───── STUDY TEXT ─────
Sunday, March 11, 2007

Ethics Training, Lessons Learned From History

The headlines are becoming common place, the accusations of police officers abusing their authority work to create an insurmountable divide between the police and those they are sworn to "protect and serve".

  • In the aftermath of Katrina, we watch as the police forcibly disarm free citizens, leaving them at the mercies of the roving gangs and other goblins.

  • From Atlanta we hear of an elderly woman who died in a gunfight with undercover officers serving a "no knock" warrant looking for drugs. During the investigation we learn that the officers lied to get the warrant, continued to lie after the shooting, and forced their informant to lie for them.

  • And then there are the cases where we read of officers using their positions of authority to insure they are not charged when committing crimes, or to get sexual favors from prostitutes or even the law abiding citizen who gets pulled over in a traffic stop, or any number of other unethical practices that they feel they can get away with just because they are police officers.

The good news is that these officers represent a minority of the police who serve the community. I firmly believe that the majority of those who wear a badge are decent individuals who do their best to perform a difficult and often unappreciated job. But, as we saw in the Katrina aftermath, it does not take very much for those in a position of authority to turn against the very people they are sworn to protect and serve.

Here in the DFW Metroplex, a program has been developed to give our officers the tools to make ethical decisions in situations like the Katrina aftermath.

From the Dallas Morning News:

By Jeffrey Weiss.

Police officers find ethics lessons in Holocaust stories

A Plano police academy uses the lessons of the Nazi Holocaust to teach ethics to modern police officers.
─────
▶ PROMPT
Continue the piece on police ethics training from its final sentence onward. The records that come next have no connection to the text on police ethics training.
───── DATA PROVIDED ─────
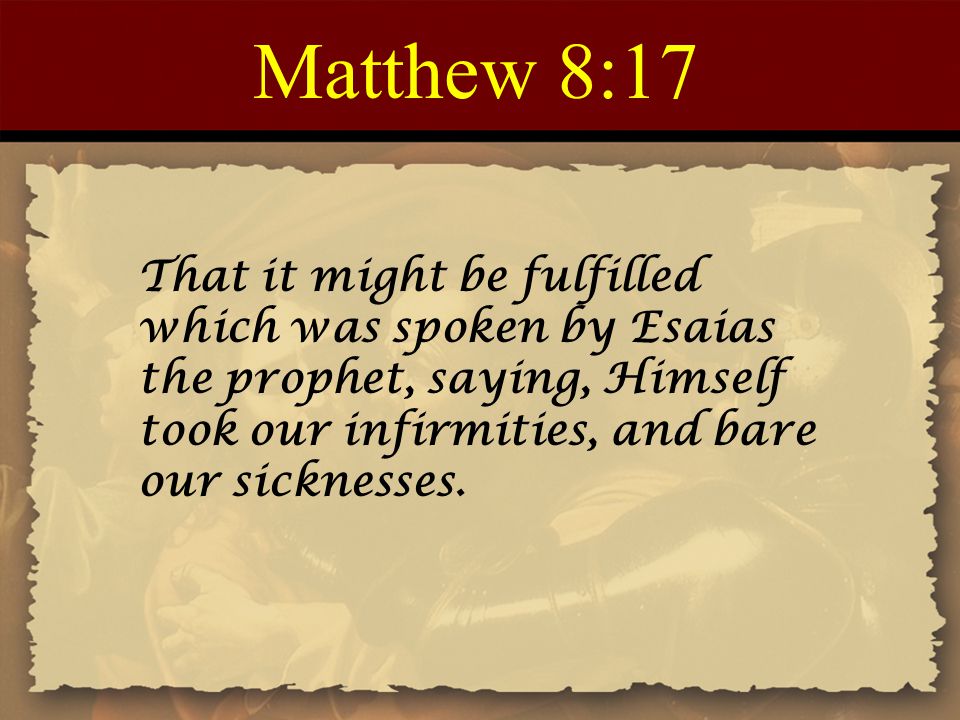 Matthew 8:17

That it might be fulfilled which was spoken by Esaias the prophet, saying, Himself took our infirmities, and bare our sicknesses.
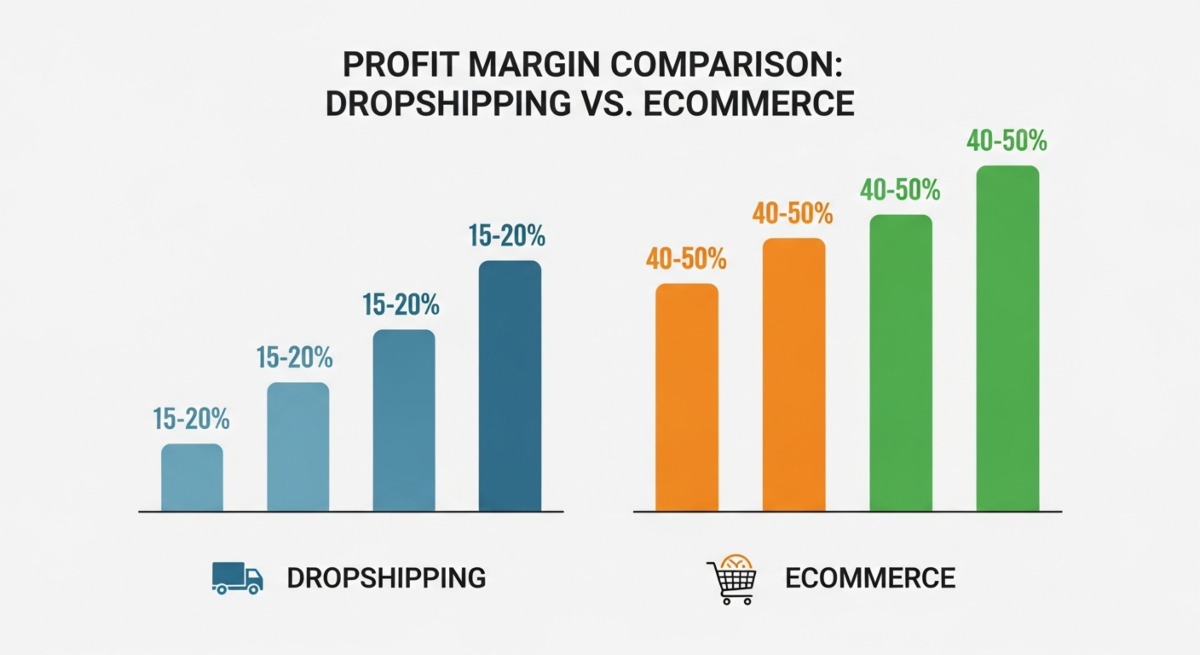 PROFIT MARGIN COMPARISON:
DROPSHIPPING VS. ECOMMERCE

15-20%
15-20%
15-20%
15-20%

40-50%
40-50%
40-50%
40-50%

DROPSHIPPING

ECOMMERCE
─────
▶ REPLY TO THE EXERCISE
Mike Jacobs, a death camp survivor and the founder of the Dallas Holocaust Museum, tells his story to the visiting police academy class. Mr. Jacobs said he hopes the officers learn from people who were in similar leadership positions during the Holocaust. Here's one of the lessons: What could it take to turn a beat cop into a mass murderer? Not as much as you'd think.

The disarmament of free citizens in New Orleans is only the most recent incident where those in authority have misused their power. Granted, disarmament pales in significance compared to the extinction that occurred in Josefow. This incident only goes to show how easily something like this can still happen.

Then Mr. Dlin told the students that police have a special ethical obligation. How police treat civilians is a good index of the real values of any society, he said.

And the Nazis recognized that, he added. The brutal Gestapo and the SS started as special police units.

But Reserve Police Battalion 101 started as a regular bunch of cops, not hard-core party members. They were members of the Hamburg police force who joined the battalion as an alternative to regular military service. In July 1942, they were sent to Poland.

The Final Solution was in full swing, and Nazis were loading thousands of Jews onto railroad cars every day and sending them to the death camps. But that July, in a Polish town called Josefow, there weren't enough trains.

Only three weeks after it left Germany, Battalion 101 was given what its commander called the "unpleasant task" of emptying the town of its 1,800 Jewish residents. The 300 strongest men would be sent to a work camp. The other 1,500 – men, women and children – would be marched into the forest and shot.

One lieutenant refused to take part. About a dozen other officers also refused. During the long day of killings, about 20 percent of the unit eventually stopped shooting.

By teaching from the past, maybe incidents like this can be prevented in the present. This course is being given to senior officers of the various forces in the Dallas/Fort Worth area. In my mind, this is a very good use of my tax dollars.

Jennifer White, 34, a lieutenant for the Arlington Police Department, said the session was a good reminder that police officers need to be constantly aware of the ethical issues that confront them – as does every citizen.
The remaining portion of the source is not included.